End the relationship and maintain friendship: is it possible?

End the relationship and maintain friendship: is it possible?


There are some examples of former farmhouses in the media who claim to maintain friendship after the end; Expert explains if this is possible

Recently, many couples known for the media that concluded the report has chosen to continue sincere friendship. An example is Gracyanne Barbosa, who even commented on the “older brother Brazil” a loving conversation he had with his ex -husband, the singer Belo, a few days before entering reality, in which he said he would always be from his part.




Another emblematic example was the announcement of the separation of Pitty and Daniel Weksler. In a joint post on social networks, the couple revealed their decision to finish the relationship, but to maintain a solid and respectful friendship. So is it also possible to continue to have a good relationship even after the separation?

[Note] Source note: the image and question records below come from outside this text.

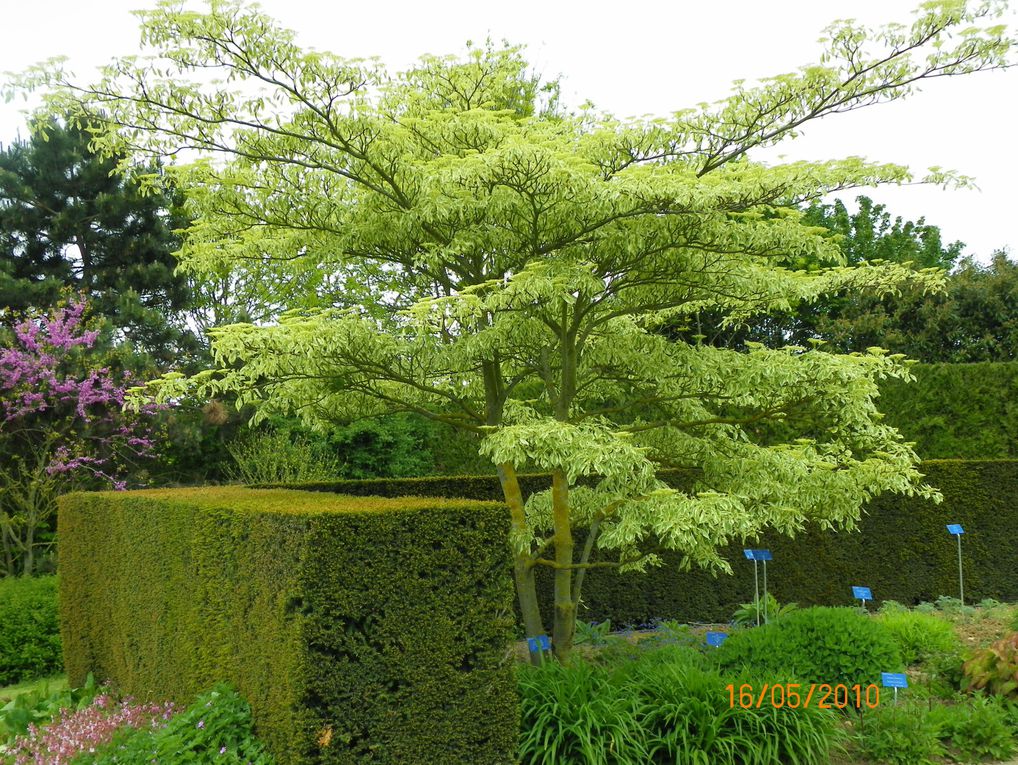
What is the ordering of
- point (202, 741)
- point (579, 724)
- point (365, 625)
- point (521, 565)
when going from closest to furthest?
point (365, 625)
point (202, 741)
point (579, 724)
point (521, 565)

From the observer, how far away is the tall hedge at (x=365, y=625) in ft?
14.0

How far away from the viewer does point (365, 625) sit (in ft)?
14.3

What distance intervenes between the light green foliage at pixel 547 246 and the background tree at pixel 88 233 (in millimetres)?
8610

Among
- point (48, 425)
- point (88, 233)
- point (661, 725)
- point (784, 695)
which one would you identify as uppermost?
point (88, 233)

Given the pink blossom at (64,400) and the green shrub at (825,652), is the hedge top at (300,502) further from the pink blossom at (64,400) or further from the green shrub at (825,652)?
the pink blossom at (64,400)

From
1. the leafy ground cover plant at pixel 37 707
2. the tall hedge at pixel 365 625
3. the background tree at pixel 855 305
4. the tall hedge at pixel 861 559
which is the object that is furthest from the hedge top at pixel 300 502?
the background tree at pixel 855 305

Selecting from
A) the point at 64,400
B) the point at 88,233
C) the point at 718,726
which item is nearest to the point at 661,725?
the point at 718,726

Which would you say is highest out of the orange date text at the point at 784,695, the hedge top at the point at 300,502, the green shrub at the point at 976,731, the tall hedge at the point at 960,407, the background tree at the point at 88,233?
the background tree at the point at 88,233

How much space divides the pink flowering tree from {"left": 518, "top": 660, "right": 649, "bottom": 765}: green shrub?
746cm

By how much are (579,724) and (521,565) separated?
184 cm

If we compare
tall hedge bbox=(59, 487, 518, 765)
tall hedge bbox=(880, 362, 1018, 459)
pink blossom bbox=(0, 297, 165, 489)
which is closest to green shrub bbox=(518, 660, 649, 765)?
tall hedge bbox=(59, 487, 518, 765)

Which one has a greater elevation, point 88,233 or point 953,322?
point 88,233

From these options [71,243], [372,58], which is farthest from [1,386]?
[372,58]

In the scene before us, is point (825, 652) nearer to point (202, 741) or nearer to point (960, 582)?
point (202, 741)
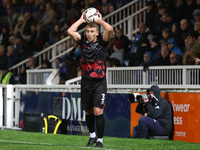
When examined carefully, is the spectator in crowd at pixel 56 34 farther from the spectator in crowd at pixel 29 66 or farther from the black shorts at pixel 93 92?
the black shorts at pixel 93 92

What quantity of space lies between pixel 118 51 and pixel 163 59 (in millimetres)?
2371

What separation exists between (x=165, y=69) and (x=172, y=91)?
910 millimetres

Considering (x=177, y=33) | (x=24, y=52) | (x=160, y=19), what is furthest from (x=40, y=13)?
(x=177, y=33)

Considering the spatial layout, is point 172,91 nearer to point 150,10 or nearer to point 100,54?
point 100,54

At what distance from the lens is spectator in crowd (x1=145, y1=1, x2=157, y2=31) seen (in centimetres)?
1504

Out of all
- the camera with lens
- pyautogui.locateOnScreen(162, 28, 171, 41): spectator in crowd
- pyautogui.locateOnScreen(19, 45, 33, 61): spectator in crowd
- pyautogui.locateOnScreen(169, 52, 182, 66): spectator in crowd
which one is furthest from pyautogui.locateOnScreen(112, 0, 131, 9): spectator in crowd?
the camera with lens

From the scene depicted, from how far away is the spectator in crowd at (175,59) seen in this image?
1241cm

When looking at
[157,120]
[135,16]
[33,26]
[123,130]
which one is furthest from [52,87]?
[33,26]

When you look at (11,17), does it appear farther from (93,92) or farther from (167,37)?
(93,92)

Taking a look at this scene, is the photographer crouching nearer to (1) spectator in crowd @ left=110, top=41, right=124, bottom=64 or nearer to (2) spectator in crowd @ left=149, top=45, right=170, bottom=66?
(2) spectator in crowd @ left=149, top=45, right=170, bottom=66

This is the doubt that many people, famous or not, have when a love relationship ends. After all, can you do it? And, more than that, trying to maintain friendship after the end is it beneficial to mental health?

Subsequently, the psychologist Alexander Bez, a specialist in the reports of the University of Miami (one), answers these questions and shares his opinion on the theme:

Is it possible to keep friendship after the end?

According to the expert, it is possible yes, but if this is healthy or demanding it will depend on the dynamics of the couple and how the end was. “In cases where the rupture is friendly, without betrayal or deep wounds, it is possible that the two people can go from a romantic partner role to one of the friends, without compromising the new phase of their life,” he explains.

Furthermore, he comments that the most positive cases occur when the couple already has children together. This is because, in these cases, there is usually a greater link even after separation.

According to Alexander, maintaining a friend with an ex can be useful for mental health as long as there is mutual respect and open communication. “It is essential that both are emotionally prepared for this transition and know how to establish healthy limits to avoid confusion or emotional recurrence. The fact that it becomes only friends must be totally disconnected from unconscious desires, such as the memories of when they had something more or more in this sense, “he says.

In this way you have to understand how your mental state is and if you are ready to have a friendship with this person without the desire or hope of something else. This is not a reality for all couples, but keeping friendship after the end can be very good for those who get it.